Background: Hypertension (HT) epidemiological studies in developing regions of the world like rural Guatemala are lacking. Methods: A sample size of 1104 subjects (552 females, all 18 years or older) was obtained through quota and geographical clustering in the entire Department of Sololá, Guatemala. Descriptive statistics and logistic regression were used. Results: Average systolic, diastolic, and mean arterial pressures were significantly higher in men compared with women (116.24 vs 113.80 mm Hg, 75.24 vs 72.69 mm Hg, and 88.91 vs 86.39 mm Hg, respectively; all with P < .05). The crude prevalence of HT was 12.5% with no gender differences. Women had a significantly higher mean body mass index (BMI) than men (26.25 vs 24.71 kg/m², P < .001). An abnormally high waist circumference (WC) was found in 12.7% of men and in 50.7% of women. Significant associations were found between the presence of HT, age ≥55 years, and an elevated WC. The single most important isolated risk factor for HT was age in women (OR 6.76, 95% CI 3.59-12.72) and WC in men (OR 3.23, 95% CI 1.52-6.87). Increased BMIs (≥25-30 or ≥30 kg/m²) were not associated with HT in this study. Residing in Sololá’s capital was a protective factor in women (OR 0.33, 95% CI 0.13-0.83). Conclusion: Hypertension and associated anthropometric risk factors are present in rural regions of Guatemala. Significant associations are found between gender, age ≥55 years, and increased WC but not with an increased BMI in this population.
▬▬▬
TASK TO CARRY OUT => What crude prevalence of hypertension does the abstract on hypertension in Sololá report?

DATASET =>
▬▬▬
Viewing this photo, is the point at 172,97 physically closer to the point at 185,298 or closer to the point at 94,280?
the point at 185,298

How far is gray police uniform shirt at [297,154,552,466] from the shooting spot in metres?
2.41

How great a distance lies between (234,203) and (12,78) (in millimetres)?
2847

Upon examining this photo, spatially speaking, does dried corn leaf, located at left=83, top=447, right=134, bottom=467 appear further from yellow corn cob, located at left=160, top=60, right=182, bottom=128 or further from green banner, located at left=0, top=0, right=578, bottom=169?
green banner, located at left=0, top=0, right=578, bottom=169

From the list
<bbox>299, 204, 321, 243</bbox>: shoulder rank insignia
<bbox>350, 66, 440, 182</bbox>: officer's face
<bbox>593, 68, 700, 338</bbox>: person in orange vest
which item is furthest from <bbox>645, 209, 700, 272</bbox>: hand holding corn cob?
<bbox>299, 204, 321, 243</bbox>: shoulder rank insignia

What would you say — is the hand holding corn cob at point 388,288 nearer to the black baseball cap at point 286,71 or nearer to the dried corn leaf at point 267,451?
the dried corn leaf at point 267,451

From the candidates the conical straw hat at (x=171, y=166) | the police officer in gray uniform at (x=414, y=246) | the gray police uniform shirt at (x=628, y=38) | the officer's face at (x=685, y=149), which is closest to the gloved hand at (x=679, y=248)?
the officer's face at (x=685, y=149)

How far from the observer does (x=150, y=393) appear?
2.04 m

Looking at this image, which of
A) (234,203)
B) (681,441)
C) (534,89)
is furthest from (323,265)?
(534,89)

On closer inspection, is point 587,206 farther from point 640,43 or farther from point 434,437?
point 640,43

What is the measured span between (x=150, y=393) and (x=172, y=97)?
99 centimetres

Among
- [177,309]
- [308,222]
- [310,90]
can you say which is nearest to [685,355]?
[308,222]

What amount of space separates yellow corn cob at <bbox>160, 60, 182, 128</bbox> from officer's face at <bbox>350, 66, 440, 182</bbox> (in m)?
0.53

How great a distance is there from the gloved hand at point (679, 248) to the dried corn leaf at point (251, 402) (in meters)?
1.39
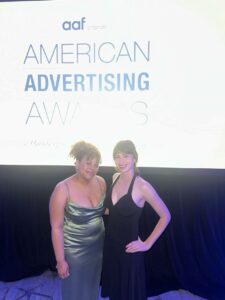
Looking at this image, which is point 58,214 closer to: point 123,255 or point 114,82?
point 123,255

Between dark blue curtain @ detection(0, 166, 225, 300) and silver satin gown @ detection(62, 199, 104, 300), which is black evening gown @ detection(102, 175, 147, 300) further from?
dark blue curtain @ detection(0, 166, 225, 300)

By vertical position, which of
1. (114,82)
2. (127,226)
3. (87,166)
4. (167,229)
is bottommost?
(167,229)

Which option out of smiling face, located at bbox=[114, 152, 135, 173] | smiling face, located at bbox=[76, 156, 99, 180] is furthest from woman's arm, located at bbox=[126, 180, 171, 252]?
smiling face, located at bbox=[76, 156, 99, 180]

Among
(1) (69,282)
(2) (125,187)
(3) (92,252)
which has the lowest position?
(1) (69,282)

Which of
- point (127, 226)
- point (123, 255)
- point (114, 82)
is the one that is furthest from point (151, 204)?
point (114, 82)

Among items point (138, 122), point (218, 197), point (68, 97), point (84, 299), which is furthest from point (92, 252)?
point (218, 197)

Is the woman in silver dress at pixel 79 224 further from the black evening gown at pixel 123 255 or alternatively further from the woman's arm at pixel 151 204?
the woman's arm at pixel 151 204

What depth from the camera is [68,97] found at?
204 centimetres

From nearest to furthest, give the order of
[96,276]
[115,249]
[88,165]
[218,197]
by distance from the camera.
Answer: [88,165], [115,249], [96,276], [218,197]

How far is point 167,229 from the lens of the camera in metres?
2.34

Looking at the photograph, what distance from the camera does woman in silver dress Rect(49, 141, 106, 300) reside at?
56.1 inches

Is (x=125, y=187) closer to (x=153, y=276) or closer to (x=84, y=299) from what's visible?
(x=84, y=299)

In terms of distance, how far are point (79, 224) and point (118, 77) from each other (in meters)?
1.00

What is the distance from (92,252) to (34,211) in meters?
1.04
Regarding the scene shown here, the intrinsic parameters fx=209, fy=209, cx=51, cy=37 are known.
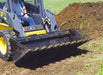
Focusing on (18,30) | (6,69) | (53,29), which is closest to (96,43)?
(53,29)

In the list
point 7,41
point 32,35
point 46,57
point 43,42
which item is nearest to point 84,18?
point 46,57

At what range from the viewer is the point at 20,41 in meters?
5.65

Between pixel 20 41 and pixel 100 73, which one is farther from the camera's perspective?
pixel 20 41

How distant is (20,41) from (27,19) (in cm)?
160

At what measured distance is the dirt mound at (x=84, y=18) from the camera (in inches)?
370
▬▬▬
ANSWER TO THIS TASK => 12.5%